A Review of the Governor’s State of the State Address

By Assemblyman Will Barclay (R-Pulaski)

The Governor’s State of the State address this week primarily focused on the seriousness of the state’s fiscal situation. The speech was more subdued and void of the usual ‘rah, rah’ tone Governors have taken in years past. Instead, his speech focused on the economy, and specifically how vital it is for New York to keep a balanced budget.

I agreed with many of the Governor’s points concerning the budget. State spending has increased beyond what its residents can afford. For example, the budget last year, which I voted against, increased spending by 10 percent under his leadership. It also contained $8.2 billion in new taxes and fees. People are angry and they have a right to be angry. However, I found some of the speech difficult to sympathize with. Though I agree with the Governor that spending does need to be curbed, it must begin with the budget process and that process needs to be more open and transparent, rather than three men in a room as it has historically been, of which he has been an integral part.

That said, however, I am encouraged by the Governor’s intentions to limit spending. Our state needs to curb spending and I look forward to learning more specifically how the Governor proposes to do so. He made mention of agency consolidation in his speech Wednesday. This is a good starting point and I have advocated for this in the past. In many instances state offices could be streamlined to better serve residents. For example, by combining the Office of Real Property Services with the Department of Tax and Finance, we could save more than $5 million. Unfortunately his speech lacked other specific details on how to save taxpayers money.

The plan for job creation the Governor spoke of is a step in the right direction. The Governor proposes a “Research and Development” tax credit to support a broader number of investment categories in the field of technology and energy research and to create an “Enhanced Investment” tax credit for financing new capital ventures.
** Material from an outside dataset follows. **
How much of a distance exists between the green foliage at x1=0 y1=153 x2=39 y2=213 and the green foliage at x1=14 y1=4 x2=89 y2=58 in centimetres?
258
These are good ideas; however, he speech did not include a commitment to existing businesses. For example, he said he will allow the Empire Zone Program to expire on June 30. Though it will be replaced with another jobs program called Excelsior, this program will support businesses in specific fields such as clean energy development, biotechnology and information technology. This policy does not support existing small businesses and manufacturers. We have many businesses here that, in some cases, have moved here because of Empire Zone tax breaks. To eliminate the Empire Zone tax breaks will, unfortunately, add more reasons to their list of why they should do business elsewhere.

With simple policy changes that take tax burdens away from residents and businesses, we can keep and attract residents and businesses in Upstate. By reducing energy costs, creating new sources of clean energy, and eliminating harmful energy taxes, we can make our state more inviting to businesses. The housing is here and our schools are among the best in the country. I am hopeful we can make the new year one of reform?one void of budget gimmickry, new taxes and fees.